_ACTION ITEM_. Give all the lines below again, exactly, with no pictures.

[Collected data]
Content starts

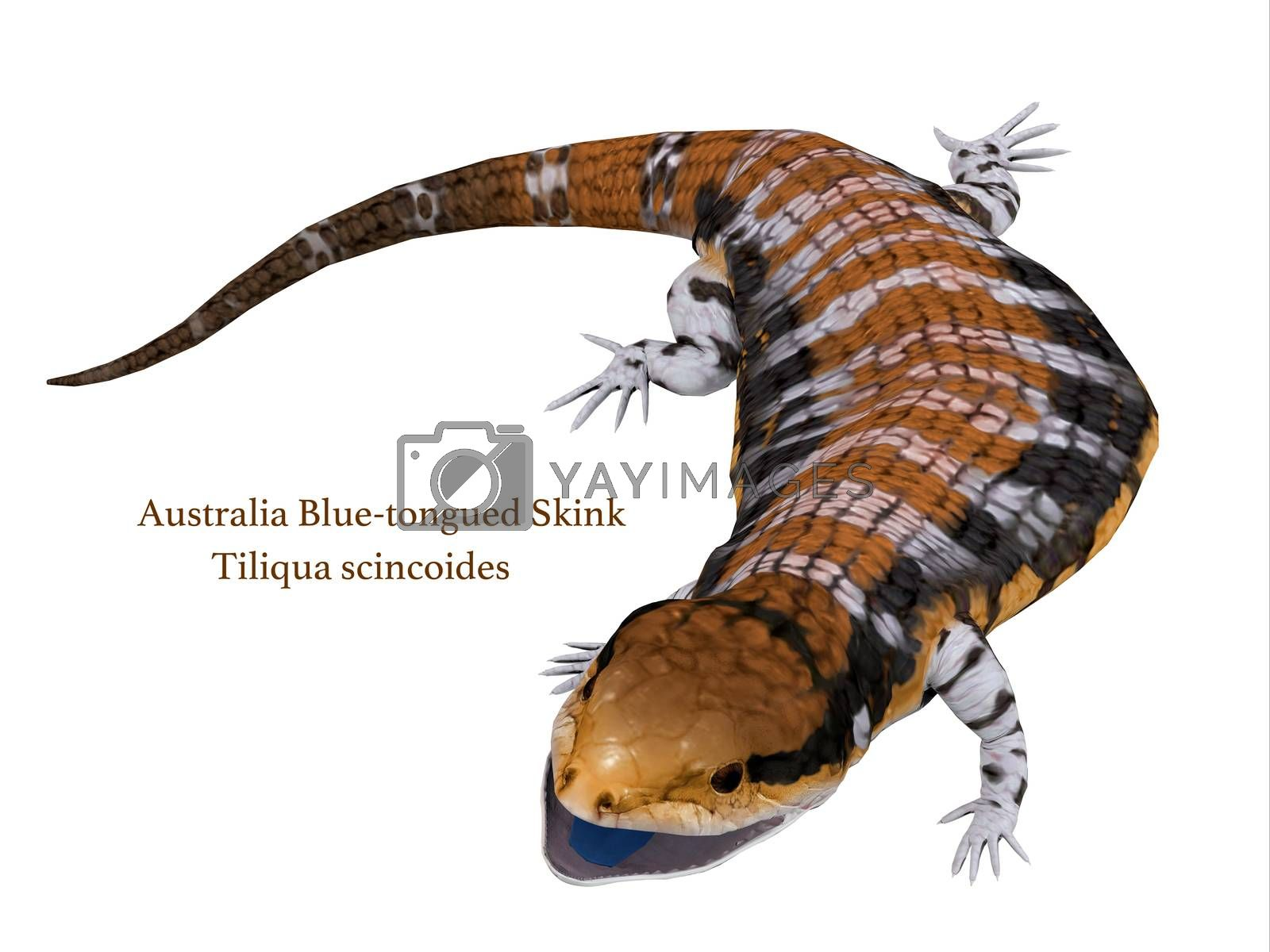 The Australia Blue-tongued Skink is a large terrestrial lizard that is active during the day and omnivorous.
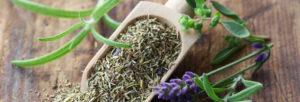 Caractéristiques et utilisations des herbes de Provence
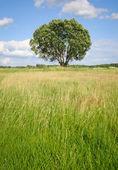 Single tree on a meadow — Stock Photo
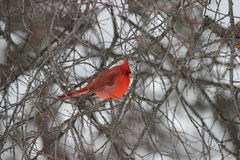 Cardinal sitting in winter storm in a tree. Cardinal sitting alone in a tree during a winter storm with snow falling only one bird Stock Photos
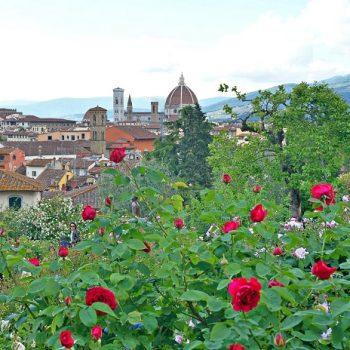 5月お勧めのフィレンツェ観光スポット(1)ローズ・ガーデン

Content ends

_EXERCISE ANSWER_.
 The Australia Blue-tongued Skink is a large terrestrial lizard that is active during the day and omnivorous.
 Caractéristiques et utilisations des herbes de Provence
 Single tree on a meadow — Stock Photo
 Cardinal sitting in winter storm in a tree. Cardinal sitting alone in a tree during a winter storm with snow falling only one bird Stock Photos
 5月お勧めのフィレンツェ観光スポット(1)ローズ・ガーデン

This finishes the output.